In Scotland, the “stay at home" regulations came into effect on 5 January 2021 providing further clarity by placing a legal duty on employers to take all reasonable steps to minimise the spread of coronavirus. This includes a legal requirement to support staff to work from home wherever possible.

How to improve compliance

As well as reviewing risk assessments, organisations could also consider how to encourage closer compliance with the expectations and measures that are in place. In their paper, EMG, SPI-B and TWEG suggested that the following can help improve adherence to Covid-19 workplace rules.
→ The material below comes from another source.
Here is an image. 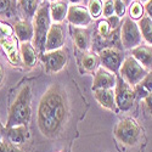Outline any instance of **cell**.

  1. Communicating positive feedback about the efforts people are making, the success of those efforts, and explaining the need to increase efforts.

  2. Explaining why any new changes are being put in place in a way that is clear and convincing.

Some examples that workplaces could adopt might include the following.

  • Ensuring that mangers model the right behaviours and provide positive feedback where staff are adhering to guidelines. This can be as simple as letting staff know when you have noticed that they stick to the rules.

  • Consider ways to reframe requirements so that they feel less draconian and more inclusive, eg by hosting a socially distanced team selfie competition.

  • Making sure that employees are encouraged to speak up if there is a problem, eg letting people know about changes that have been made as a result of a concern that has been raised.

  • Using team meetings to thank staff for their efforts and to reiterate and explain any new requirements. Team meetings can also be places to demonstrate and adopt good practice and talk about successes.

  • Considering using a network of champions who can help promote Covid-19 messaging, as well as acting as a conduit between staff on the ground and those operating at a more strategic level.

Next steps

Scientists agree that the UK’s new variant of Covid-19 is more transmissible than other versions of the virus, and so everyone needs to protect themselves and others by following the rules in place. This includes regular washing of hands, using a face covering, and maintaining 2 metres distance from other people.

Workplaces should consider the impact of the new variant as part of a review of their risk assessment. Areas that could be focused on include: reducing the number of indoor contacts, use of face coverings indoors, reviewing ventilation levels, and supporting staff to test and self-isolate if they are symptomatic or have been contacted by test and trace.